East Bend Township is a township in Champaign County, Illinois, United States. As of the 2020 census, its population was 623 and it contained 261 housing units. East Bend Township was named for a meander of the Sangamon River.

==Geography==
According to the 2010 census, the township has a total area of 36.21 sqmi, of which 36.04 sqmi (or 99.53%) is land and 0.17 sqmi (or 0.47%) is water. In addition to the Sangamon River, the streams of Blackford Slough, Dickerson Slough, Hillsbury Slough, Owl Creek, and Wildcat Slough run through the township.

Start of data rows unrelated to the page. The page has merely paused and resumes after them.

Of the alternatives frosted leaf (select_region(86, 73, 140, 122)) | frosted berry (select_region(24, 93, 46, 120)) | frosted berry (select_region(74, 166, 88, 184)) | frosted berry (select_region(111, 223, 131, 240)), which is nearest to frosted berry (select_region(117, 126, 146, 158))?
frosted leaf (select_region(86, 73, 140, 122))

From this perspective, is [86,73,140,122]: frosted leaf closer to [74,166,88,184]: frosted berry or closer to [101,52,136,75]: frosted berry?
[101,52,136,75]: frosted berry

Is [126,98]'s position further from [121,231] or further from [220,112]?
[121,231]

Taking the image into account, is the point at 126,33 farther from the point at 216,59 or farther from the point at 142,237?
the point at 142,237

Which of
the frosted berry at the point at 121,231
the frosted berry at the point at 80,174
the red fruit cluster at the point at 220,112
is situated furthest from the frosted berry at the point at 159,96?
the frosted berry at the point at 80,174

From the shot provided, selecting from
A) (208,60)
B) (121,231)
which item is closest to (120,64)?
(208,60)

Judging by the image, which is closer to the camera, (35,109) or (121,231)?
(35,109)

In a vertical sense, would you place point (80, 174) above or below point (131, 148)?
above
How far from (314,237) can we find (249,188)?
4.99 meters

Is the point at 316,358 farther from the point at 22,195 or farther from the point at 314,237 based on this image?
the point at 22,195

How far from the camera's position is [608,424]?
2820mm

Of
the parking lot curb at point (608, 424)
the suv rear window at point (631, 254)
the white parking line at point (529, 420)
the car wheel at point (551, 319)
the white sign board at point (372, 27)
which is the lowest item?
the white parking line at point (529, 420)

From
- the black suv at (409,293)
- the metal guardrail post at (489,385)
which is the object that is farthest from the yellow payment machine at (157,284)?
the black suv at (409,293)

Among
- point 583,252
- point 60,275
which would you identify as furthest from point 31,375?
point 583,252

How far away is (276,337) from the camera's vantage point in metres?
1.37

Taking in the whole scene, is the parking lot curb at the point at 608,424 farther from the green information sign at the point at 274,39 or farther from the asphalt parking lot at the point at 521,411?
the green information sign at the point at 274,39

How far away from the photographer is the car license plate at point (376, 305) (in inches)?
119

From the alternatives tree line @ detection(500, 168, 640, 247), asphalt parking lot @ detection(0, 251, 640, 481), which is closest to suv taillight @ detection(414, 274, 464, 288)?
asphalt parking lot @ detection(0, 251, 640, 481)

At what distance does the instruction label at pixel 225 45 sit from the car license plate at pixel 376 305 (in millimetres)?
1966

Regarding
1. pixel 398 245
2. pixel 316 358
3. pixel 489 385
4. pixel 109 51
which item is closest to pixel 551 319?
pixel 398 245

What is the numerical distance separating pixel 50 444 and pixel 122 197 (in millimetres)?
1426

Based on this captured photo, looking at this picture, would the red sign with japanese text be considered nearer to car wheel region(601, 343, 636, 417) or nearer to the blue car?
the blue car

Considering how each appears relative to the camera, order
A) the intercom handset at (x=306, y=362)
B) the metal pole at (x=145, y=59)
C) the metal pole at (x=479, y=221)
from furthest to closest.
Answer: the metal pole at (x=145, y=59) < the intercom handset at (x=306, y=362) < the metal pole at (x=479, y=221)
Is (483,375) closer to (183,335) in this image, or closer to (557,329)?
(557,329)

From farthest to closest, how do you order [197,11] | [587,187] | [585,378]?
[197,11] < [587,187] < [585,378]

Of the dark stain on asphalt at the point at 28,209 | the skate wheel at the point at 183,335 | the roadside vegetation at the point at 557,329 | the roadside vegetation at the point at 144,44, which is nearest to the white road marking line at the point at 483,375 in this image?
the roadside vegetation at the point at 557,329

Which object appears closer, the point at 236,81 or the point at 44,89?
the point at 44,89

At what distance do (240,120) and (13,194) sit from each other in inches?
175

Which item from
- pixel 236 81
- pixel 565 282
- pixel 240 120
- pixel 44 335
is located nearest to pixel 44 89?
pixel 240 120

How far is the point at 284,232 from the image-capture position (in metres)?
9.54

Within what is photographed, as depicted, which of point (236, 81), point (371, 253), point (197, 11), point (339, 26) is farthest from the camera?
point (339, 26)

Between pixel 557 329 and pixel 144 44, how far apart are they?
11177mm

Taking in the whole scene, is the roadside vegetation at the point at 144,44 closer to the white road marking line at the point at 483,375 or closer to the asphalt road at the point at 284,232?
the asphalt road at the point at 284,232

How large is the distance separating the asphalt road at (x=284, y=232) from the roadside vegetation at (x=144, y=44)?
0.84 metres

East Bend is coterminous with survey township 22 North, Range 8 East of the Third Principal Meridian.

===Cities and towns===
- Fisher (northeast quarter of village)

===Unincorporated communities===
- Dewey (in section 34)
- Tomlinson (in section 36)

===Extinct villages===
- Houstonville (vicinity of the intersection of sections 16, 17, 20, and 21)

===Cemeteries===
The township contains two cemeteries: Beekman (Section 18) and East Bend (Section 19).

===Major highways===
- U.S. Route 136

==Demographics==
As of the 2020 census there were 623 people, 327 households, and 302 families residing in the township. The population density was 17.21 PD/sqmi. There were 261 housing units at an average density of 7.21 /sqmi. The racial makeup of the township was 92.46% White, 0.80% African American, 0.64% Native American, 0.00% Asian, 0.16% Pacific Islander, 0.16% from other races, and 5.78% from two or more races. Hispanic or Latino of any race were 1.28% of the population.

There were 327 households, out of which 45.00% had children under the age of 18 living with them, 89.91% were married couples living together, 2.45% had a female householder with no spouse present, and 7.65% were non-families. 5.20% of all households were made up of individuals, and 2.80% had someone living alone who was 65 years of age or older. The average household size was 2.72 and the average family size was 2.67.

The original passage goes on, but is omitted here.